> **Required work**:
Every entry needs to be reproduced exactly.

Spatial reasoning question data:
** START **

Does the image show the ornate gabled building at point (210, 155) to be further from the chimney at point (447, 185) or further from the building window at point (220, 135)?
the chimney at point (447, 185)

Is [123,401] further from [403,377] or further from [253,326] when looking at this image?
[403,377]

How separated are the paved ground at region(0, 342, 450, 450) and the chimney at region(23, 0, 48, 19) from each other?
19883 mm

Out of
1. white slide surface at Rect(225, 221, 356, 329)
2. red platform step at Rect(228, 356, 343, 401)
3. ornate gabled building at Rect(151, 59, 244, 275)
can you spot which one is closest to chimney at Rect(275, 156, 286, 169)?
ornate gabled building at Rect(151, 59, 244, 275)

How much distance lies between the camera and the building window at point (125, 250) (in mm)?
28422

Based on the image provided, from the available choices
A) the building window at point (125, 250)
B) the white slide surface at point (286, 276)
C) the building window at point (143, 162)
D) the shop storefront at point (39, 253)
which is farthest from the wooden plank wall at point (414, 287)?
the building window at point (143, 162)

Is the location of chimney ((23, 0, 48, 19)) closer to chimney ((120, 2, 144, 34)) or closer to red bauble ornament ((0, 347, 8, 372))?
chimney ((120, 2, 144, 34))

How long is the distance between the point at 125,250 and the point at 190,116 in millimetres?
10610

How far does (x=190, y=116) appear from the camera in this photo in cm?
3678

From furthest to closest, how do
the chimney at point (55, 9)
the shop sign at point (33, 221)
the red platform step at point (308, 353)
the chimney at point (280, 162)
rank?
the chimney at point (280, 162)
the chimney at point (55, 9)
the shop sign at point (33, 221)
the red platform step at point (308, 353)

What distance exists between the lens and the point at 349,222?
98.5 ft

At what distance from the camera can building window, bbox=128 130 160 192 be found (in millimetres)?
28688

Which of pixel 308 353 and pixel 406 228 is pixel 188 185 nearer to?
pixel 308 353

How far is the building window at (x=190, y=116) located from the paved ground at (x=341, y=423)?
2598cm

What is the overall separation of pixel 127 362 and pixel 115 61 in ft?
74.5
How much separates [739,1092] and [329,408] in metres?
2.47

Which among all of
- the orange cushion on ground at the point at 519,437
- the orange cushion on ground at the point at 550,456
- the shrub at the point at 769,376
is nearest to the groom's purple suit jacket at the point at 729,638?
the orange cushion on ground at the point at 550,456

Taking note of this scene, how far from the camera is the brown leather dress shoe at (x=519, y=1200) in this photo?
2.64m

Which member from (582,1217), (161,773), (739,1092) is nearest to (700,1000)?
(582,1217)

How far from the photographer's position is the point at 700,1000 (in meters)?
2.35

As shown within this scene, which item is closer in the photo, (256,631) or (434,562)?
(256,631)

** END **

> **The answer**:
Does the image show the ornate gabled building at point (210, 155) to be further from the chimney at point (447, 185) or further from the building window at point (220, 135)?
the chimney at point (447, 185)

Is [123,401] further from [403,377] or further from [253,326] when looking at this image?
[403,377]

How separated are the paved ground at region(0, 342, 450, 450) and the chimney at region(23, 0, 48, 19) from each other?
19883 mm

Out of
1. white slide surface at Rect(225, 221, 356, 329)
2. red platform step at Rect(228, 356, 343, 401)
3. ornate gabled building at Rect(151, 59, 244, 275)
can you spot which one is closest to chimney at Rect(275, 156, 286, 169)?
ornate gabled building at Rect(151, 59, 244, 275)

How much distance lies between the camera and the building window at point (125, 250) (in mm)?
28422

Based on the image provided, from the available choices
A) the building window at point (125, 250)
B) the white slide surface at point (286, 276)
C) the building window at point (143, 162)
D) the shop storefront at point (39, 253)
which is farthest from the wooden plank wall at point (414, 287)?
the building window at point (143, 162)

Is the location of chimney ((23, 0, 48, 19)) closer to chimney ((120, 2, 144, 34)) or closer to red bauble ornament ((0, 347, 8, 372))?
chimney ((120, 2, 144, 34))

How long is the distance between the point at 125,250 and the point at 190,116 in millimetres?
10610

How far does (x=190, y=116) appear from the camera in this photo in cm?
3678

From furthest to closest, how do
the chimney at point (55, 9)
the shop sign at point (33, 221)
the red platform step at point (308, 353)
the chimney at point (280, 162)
rank?
the chimney at point (280, 162)
the chimney at point (55, 9)
the shop sign at point (33, 221)
the red platform step at point (308, 353)

What distance exists between the lens and the point at 349,222?
98.5 ft

At what distance from the camera can building window, bbox=128 130 160 192 be found (in millimetres)?
28688

Which of pixel 308 353 and pixel 406 228 is pixel 188 185 nearer to?
pixel 308 353

How far is the building window at (x=190, y=116) located from the paved ground at (x=341, y=423)?
2598cm

What is the overall separation of pixel 127 362 and pixel 115 61 in ft?
74.5
How much separates [739,1092] and [329,408] in metres?
2.47

Which among all of
- the orange cushion on ground at the point at 519,437
- the orange cushion on ground at the point at 550,456
- the shrub at the point at 769,376
is nearest to the groom's purple suit jacket at the point at 729,638?
the orange cushion on ground at the point at 550,456

Taking note of this scene, how far from the camera is the brown leather dress shoe at (x=519, y=1200) in this photo?
2.64m

Which member from (582,1217), (161,773), (739,1092) is nearest to (700,1000)?
(582,1217)

How far from the photographer's position is the point at 700,1000 (in meters)?
2.35

As shown within this scene, which item is closer in the photo, (256,631) or (434,562)?
(256,631)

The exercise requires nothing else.